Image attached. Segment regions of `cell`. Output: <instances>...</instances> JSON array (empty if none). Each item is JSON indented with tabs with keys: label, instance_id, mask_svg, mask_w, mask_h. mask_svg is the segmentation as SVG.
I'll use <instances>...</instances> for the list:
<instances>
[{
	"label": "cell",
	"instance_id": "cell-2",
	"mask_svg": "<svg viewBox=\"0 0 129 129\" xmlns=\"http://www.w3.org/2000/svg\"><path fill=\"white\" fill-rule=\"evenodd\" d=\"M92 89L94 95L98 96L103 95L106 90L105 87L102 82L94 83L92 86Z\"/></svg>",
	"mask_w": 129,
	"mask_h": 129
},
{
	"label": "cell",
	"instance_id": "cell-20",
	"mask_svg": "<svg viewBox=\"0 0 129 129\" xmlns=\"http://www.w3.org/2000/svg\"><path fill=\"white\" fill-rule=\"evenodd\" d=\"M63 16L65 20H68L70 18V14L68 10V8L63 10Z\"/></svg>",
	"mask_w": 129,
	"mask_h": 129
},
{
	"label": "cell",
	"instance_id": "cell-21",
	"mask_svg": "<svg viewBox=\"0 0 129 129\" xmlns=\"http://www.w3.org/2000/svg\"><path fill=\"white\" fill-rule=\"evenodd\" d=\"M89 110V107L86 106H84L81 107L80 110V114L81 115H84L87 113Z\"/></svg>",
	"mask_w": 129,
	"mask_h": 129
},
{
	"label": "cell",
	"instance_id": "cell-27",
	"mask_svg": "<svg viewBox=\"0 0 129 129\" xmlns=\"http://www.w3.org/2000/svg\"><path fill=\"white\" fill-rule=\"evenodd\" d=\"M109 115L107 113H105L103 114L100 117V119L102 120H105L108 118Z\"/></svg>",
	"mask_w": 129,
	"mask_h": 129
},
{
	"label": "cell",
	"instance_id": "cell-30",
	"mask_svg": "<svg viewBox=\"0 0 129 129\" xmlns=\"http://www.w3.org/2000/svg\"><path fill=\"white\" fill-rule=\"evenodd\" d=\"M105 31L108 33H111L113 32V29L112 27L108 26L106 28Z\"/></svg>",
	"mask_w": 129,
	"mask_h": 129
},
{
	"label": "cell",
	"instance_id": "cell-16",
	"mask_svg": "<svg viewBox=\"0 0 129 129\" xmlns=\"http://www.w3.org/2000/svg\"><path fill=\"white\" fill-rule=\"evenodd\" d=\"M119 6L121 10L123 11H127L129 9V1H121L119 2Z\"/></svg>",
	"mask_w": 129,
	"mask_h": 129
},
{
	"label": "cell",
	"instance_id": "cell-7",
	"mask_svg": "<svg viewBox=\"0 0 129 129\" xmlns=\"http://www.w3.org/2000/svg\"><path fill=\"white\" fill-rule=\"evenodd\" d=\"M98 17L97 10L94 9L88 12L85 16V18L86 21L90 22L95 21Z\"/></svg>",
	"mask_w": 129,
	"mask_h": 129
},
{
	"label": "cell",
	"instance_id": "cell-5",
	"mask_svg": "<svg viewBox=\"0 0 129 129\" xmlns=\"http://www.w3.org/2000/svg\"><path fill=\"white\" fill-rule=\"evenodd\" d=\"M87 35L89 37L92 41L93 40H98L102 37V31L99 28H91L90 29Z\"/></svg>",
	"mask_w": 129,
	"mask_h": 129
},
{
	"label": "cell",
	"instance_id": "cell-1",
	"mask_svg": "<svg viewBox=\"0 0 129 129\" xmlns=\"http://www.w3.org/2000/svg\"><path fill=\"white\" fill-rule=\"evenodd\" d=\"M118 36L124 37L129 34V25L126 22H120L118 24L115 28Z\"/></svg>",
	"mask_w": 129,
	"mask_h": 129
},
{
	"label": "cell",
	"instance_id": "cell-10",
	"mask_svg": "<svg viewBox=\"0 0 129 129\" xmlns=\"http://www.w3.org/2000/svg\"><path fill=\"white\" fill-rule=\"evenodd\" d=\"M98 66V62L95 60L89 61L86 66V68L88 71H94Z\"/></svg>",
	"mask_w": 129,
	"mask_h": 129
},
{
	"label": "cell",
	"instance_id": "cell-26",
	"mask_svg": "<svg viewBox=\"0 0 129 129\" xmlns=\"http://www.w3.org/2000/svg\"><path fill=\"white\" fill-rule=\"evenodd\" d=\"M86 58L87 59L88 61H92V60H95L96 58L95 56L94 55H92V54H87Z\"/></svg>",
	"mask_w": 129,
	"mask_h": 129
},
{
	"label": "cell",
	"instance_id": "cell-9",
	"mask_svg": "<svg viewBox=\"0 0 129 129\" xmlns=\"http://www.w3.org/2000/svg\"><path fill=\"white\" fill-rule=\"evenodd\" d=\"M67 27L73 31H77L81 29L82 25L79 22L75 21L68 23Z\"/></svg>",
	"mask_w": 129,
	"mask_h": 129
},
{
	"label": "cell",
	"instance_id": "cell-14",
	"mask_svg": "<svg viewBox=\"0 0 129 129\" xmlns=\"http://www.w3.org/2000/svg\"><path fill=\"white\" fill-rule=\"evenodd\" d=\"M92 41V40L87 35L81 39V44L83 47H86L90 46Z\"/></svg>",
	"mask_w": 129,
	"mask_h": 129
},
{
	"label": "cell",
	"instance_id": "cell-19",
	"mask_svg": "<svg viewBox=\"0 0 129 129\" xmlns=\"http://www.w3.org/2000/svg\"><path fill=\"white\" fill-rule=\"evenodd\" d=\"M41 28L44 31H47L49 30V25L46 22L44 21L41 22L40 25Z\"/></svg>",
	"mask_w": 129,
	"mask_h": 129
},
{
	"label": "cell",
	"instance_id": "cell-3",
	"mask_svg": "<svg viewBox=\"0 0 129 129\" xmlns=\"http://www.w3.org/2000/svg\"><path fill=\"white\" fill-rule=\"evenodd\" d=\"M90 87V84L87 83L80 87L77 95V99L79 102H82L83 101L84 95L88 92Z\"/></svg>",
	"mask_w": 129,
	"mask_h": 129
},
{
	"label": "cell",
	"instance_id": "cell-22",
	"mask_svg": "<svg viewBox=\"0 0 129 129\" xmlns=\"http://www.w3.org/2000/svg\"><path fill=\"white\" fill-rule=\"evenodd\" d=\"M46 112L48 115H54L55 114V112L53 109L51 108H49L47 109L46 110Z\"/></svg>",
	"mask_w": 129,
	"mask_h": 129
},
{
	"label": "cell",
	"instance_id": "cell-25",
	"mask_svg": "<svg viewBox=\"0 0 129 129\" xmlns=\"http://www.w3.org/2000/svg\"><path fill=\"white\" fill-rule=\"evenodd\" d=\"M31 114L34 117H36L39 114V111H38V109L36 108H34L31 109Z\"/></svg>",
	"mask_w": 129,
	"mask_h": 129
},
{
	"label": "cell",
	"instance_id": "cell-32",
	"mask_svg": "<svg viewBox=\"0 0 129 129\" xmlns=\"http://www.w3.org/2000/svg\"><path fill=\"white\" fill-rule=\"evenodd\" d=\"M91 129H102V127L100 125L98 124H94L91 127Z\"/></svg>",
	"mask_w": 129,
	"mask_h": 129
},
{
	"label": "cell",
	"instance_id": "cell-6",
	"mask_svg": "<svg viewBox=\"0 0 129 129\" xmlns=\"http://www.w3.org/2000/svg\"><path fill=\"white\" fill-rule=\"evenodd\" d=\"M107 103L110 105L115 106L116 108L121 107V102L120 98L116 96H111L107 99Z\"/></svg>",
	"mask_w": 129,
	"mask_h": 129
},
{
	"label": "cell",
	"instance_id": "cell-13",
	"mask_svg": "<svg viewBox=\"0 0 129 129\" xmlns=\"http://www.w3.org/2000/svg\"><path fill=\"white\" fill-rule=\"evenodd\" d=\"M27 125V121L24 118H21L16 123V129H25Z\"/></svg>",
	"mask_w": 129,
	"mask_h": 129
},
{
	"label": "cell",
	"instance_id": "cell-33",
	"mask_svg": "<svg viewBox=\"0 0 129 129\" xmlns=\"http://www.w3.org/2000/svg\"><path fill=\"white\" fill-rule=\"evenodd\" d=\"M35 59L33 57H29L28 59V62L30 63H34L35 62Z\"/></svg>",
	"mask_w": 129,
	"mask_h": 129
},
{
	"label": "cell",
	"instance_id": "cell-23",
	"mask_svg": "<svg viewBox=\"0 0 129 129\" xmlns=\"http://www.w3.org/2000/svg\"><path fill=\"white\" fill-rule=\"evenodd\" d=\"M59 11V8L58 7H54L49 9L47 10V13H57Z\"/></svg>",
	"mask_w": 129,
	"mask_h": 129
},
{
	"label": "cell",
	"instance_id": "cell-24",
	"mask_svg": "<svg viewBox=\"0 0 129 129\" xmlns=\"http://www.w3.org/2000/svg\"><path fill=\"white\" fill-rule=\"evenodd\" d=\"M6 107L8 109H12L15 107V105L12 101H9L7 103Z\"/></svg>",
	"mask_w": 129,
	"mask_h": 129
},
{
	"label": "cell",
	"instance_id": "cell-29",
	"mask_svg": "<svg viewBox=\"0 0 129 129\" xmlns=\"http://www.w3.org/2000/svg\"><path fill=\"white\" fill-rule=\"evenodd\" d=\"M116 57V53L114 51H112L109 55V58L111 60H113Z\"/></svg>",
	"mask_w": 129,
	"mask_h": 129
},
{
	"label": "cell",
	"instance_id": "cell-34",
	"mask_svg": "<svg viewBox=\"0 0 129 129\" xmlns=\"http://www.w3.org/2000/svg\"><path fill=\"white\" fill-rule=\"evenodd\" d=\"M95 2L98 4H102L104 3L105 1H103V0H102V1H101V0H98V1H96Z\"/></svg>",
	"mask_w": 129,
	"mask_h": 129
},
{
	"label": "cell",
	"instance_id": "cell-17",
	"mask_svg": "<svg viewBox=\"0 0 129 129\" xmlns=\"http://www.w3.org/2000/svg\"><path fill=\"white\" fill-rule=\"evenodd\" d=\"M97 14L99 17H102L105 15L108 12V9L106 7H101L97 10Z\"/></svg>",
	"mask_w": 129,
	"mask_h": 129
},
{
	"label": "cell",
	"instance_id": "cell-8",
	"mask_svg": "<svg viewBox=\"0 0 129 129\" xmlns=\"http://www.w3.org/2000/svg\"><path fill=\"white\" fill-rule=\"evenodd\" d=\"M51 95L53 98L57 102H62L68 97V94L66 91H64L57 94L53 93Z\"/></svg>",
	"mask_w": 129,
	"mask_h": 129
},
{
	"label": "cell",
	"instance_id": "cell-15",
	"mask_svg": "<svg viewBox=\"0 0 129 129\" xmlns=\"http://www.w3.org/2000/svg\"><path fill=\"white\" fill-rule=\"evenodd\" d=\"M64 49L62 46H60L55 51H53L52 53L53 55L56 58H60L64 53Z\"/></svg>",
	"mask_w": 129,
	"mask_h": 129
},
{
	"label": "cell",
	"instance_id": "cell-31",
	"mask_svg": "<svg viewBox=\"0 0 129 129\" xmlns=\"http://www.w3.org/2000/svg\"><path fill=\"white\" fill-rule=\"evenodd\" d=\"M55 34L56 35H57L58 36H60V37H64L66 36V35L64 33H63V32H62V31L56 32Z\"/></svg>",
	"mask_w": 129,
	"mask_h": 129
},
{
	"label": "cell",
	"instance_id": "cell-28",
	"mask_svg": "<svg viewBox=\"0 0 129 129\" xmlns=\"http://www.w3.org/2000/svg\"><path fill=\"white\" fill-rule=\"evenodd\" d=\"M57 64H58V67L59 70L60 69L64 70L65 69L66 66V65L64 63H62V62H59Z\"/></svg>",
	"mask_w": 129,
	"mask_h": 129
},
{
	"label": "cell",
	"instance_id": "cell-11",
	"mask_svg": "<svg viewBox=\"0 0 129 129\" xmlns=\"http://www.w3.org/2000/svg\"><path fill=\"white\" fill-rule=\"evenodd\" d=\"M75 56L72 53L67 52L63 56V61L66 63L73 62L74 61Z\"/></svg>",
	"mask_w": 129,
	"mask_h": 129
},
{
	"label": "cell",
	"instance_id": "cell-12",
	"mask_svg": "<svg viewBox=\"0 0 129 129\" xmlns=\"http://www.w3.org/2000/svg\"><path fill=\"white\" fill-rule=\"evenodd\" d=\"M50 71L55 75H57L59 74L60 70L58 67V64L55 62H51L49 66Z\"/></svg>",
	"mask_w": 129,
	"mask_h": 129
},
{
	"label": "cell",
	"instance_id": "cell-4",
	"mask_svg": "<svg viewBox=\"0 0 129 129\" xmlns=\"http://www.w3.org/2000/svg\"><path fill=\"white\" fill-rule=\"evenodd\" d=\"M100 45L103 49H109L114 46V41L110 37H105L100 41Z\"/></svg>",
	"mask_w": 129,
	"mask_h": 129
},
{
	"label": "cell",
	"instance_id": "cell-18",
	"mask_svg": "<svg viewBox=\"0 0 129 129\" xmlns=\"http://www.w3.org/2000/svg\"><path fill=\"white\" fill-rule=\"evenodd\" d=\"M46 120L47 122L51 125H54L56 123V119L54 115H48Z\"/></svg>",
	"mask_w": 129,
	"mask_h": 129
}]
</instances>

WHAT YOU WILL DO: Update the stretch of material from its start through the line containing "89L94 95L98 96L103" by replacing "instance_id" with "object_id" and leaving everything else unchanged. Give back only that stretch.

RESULT OF THIS EXERCISE:
Image attached. Segment regions of `cell`. Output: <instances>...</instances> JSON array (empty if none). Each item is JSON indented with tabs with keys: label, object_id, mask_svg, mask_w, mask_h. mask_svg is the segmentation as SVG.
I'll use <instances>...</instances> for the list:
<instances>
[{
	"label": "cell",
	"object_id": "cell-2",
	"mask_svg": "<svg viewBox=\"0 0 129 129\" xmlns=\"http://www.w3.org/2000/svg\"><path fill=\"white\" fill-rule=\"evenodd\" d=\"M92 89L94 95L98 96L103 95L106 90L105 87L102 82L94 83L92 86Z\"/></svg>",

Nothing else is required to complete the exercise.